## Provided information:

....

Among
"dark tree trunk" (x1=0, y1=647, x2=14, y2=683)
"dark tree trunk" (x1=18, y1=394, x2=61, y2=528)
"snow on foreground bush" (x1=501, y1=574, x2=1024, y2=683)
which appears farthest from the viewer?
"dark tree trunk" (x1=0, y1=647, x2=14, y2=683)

....

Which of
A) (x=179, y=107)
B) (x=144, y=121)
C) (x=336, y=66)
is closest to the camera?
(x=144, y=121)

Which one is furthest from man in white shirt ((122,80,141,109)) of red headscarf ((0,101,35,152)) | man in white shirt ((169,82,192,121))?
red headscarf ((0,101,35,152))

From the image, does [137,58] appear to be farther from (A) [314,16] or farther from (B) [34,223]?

....

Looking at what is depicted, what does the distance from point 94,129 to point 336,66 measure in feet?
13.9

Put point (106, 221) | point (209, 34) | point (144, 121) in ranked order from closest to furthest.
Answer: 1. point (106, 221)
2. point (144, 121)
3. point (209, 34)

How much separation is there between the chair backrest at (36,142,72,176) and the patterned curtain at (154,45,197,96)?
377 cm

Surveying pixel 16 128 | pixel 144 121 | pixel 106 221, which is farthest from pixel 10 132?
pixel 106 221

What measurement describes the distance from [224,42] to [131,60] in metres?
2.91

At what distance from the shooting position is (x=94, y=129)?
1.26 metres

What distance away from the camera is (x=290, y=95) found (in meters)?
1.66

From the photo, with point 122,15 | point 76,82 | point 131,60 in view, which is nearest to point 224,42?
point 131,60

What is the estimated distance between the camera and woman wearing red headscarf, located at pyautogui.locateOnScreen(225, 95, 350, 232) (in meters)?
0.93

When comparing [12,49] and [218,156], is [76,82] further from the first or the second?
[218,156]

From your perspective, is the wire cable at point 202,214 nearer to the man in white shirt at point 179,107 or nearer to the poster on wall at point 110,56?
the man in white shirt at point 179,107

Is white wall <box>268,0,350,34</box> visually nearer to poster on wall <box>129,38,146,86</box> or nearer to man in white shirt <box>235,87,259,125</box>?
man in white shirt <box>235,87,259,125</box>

....

## To be done:
State how many lines of the records contain the string "closest", treating uppercase and lowercase letters as distinct. Give only the number.

## The reply:
2